■ WORK INSTRUCTIONS
Without the images, write out the whole listing exactly.

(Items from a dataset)
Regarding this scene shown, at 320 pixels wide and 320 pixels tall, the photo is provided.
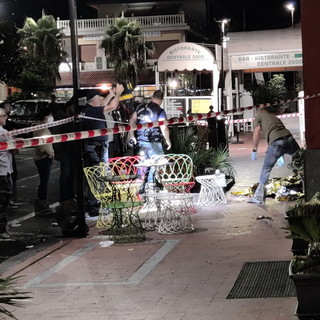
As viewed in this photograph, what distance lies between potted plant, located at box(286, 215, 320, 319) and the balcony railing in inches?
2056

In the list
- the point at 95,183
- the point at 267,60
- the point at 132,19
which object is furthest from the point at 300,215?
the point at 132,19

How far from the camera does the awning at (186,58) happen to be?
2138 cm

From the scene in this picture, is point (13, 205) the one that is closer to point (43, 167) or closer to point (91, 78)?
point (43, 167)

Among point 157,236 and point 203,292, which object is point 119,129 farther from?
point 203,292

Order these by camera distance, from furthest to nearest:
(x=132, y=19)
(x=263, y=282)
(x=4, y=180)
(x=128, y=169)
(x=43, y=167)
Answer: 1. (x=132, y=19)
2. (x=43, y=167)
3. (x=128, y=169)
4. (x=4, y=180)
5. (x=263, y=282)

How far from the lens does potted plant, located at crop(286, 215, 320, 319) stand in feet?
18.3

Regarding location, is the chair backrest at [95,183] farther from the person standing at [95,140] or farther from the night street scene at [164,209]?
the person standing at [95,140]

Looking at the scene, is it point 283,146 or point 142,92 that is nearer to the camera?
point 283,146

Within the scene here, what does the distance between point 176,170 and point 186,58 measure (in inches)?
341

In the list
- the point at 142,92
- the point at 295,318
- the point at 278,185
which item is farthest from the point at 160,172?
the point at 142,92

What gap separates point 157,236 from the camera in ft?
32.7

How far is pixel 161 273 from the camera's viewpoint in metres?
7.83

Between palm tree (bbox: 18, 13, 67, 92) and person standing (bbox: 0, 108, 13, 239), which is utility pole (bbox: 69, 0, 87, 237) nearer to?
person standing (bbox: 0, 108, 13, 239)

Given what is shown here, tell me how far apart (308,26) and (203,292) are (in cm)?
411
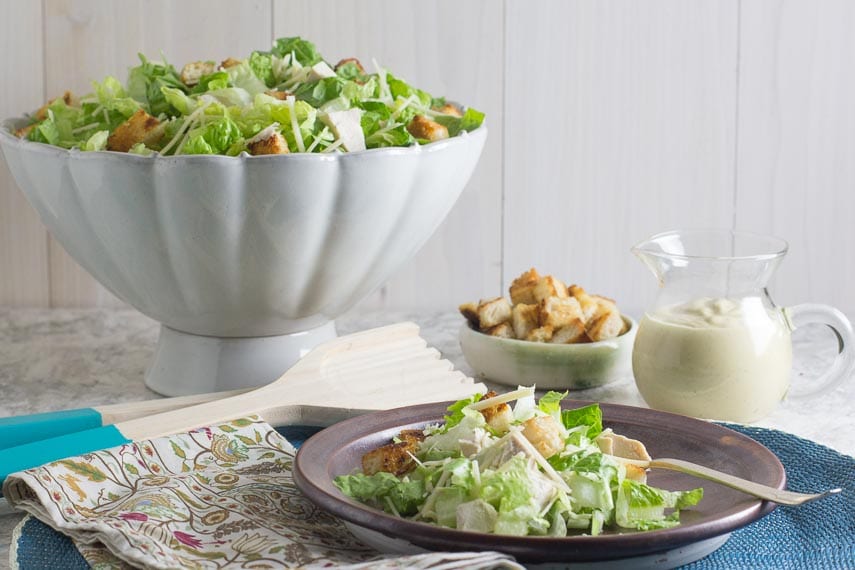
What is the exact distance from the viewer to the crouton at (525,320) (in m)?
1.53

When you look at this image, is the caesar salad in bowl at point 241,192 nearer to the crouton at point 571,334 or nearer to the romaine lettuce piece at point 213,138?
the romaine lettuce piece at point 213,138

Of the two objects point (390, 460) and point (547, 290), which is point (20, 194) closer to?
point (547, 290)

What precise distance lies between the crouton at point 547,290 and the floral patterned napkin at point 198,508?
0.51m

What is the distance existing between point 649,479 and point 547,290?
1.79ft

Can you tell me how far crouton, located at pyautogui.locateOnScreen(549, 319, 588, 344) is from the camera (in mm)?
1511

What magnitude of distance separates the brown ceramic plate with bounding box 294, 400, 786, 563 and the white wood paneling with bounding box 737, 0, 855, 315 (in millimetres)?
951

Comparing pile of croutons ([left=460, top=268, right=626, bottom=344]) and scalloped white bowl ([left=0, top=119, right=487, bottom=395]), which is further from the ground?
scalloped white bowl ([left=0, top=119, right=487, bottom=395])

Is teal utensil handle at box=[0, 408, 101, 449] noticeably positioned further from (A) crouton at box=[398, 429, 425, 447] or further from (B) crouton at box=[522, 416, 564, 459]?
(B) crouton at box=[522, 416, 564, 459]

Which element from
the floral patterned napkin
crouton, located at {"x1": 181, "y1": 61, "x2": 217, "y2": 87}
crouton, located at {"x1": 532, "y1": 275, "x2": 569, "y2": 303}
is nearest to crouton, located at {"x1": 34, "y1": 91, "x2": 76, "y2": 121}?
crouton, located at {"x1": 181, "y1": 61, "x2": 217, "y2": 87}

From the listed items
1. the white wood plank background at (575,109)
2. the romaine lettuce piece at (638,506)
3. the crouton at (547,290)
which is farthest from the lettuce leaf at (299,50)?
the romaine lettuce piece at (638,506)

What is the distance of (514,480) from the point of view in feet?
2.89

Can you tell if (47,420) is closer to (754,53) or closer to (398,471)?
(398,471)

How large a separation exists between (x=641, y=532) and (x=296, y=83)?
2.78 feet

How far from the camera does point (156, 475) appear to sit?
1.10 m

■ ANSWER TO THE TASK
Regarding this scene shown, at 320 pixels wide and 320 pixels tall, the photo is provided.
As viewed in this photograph, what distance lies between potted plant, located at box(286, 215, 320, 319) and the balcony railing in inches?
2056

In the list
- the point at 95,183
- the point at 267,60
- the point at 132,19
which object is furthest from the point at 300,215?
the point at 132,19

How far from the camera does the awning at (186,58) happen to be?
2138 cm

From the scene in this picture, is point (13, 205) the one that is closer to point (43, 167) or closer to point (91, 78)?
point (43, 167)

Among point 157,236 and point 203,292, which object is point 119,129 farther from?
point 203,292

Order these by camera distance, from furthest to nearest:
(x=132, y=19)
(x=263, y=282)
(x=4, y=180)
(x=128, y=169)
(x=43, y=167)
Answer: 1. (x=132, y=19)
2. (x=43, y=167)
3. (x=128, y=169)
4. (x=4, y=180)
5. (x=263, y=282)

How far from the lens does potted plant, located at crop(286, 215, 320, 319) stand in feet?
18.3

Regarding location, is the chair backrest at [95,183] farther from the person standing at [95,140] or farther from the night street scene at [164,209]?
the person standing at [95,140]

Looking at the scene, is it point 283,146 or point 142,92 that is nearer to the camera?
point 283,146

Within the scene here, what does the distance between point 176,170 and point 186,58 measure (in inches)?
341

In the list
- the point at 142,92
- the point at 295,318
- the point at 278,185
which item is farthest from the point at 160,172?
the point at 142,92

What gap separates point 157,236 from the camera in ft?
32.7

How far is pixel 161 273 from the camera's viewpoint in metres?
7.83

Between palm tree (bbox: 18, 13, 67, 92) and person standing (bbox: 0, 108, 13, 239), which is utility pole (bbox: 69, 0, 87, 237) nearer to?
person standing (bbox: 0, 108, 13, 239)

Given what is shown here, tell me how far apart (308,26) and (203,292) are (in cm)?
411
What is the exact distance from the viewer to the crouton at (525,320) (in m)?
1.53

When you look at this image, is the caesar salad in bowl at point 241,192 nearer to the crouton at point 571,334 or nearer to the romaine lettuce piece at point 213,138?
the romaine lettuce piece at point 213,138

Of the two objects point (390, 460) and point (547, 290), which is point (20, 194) closer to?
point (547, 290)

What precise distance lies between the crouton at point 547,290 and the floral patterned napkin at point 198,508?
0.51m

What is the distance existing between point 649,479 and point 547,290?
1.79ft

Can you tell me how far crouton, located at pyautogui.locateOnScreen(549, 319, 588, 344) is from the camera (in mm)?
1511

What magnitude of distance separates the brown ceramic plate with bounding box 294, 400, 786, 563 and the white wood paneling with bounding box 737, 0, 855, 315 (in millimetres)?
951

Comparing pile of croutons ([left=460, top=268, right=626, bottom=344]) and scalloped white bowl ([left=0, top=119, right=487, bottom=395]), which is further from the ground?
scalloped white bowl ([left=0, top=119, right=487, bottom=395])

Is teal utensil handle at box=[0, 408, 101, 449] noticeably positioned further from (A) crouton at box=[398, 429, 425, 447] or further from (B) crouton at box=[522, 416, 564, 459]?
(B) crouton at box=[522, 416, 564, 459]

Which element from
the floral patterned napkin
crouton, located at {"x1": 181, "y1": 61, "x2": 217, "y2": 87}
crouton, located at {"x1": 532, "y1": 275, "x2": 569, "y2": 303}
is nearest to crouton, located at {"x1": 34, "y1": 91, "x2": 76, "y2": 121}?
crouton, located at {"x1": 181, "y1": 61, "x2": 217, "y2": 87}

From the listed items
1. the white wood plank background at (575,109)
2. the romaine lettuce piece at (638,506)
3. the crouton at (547,290)
which is farthest from the lettuce leaf at (299,50)?
the romaine lettuce piece at (638,506)

What is the distance of (514,480) from the point of view in feet?
2.89

Can you tell if (47,420) is closer to (754,53) or closer to (398,471)?
(398,471)

How large a separation exists between (x=641, y=532) and (x=296, y=83)?
2.78 feet

How far from the camera does point (156, 475) appear to sit?
1.10 m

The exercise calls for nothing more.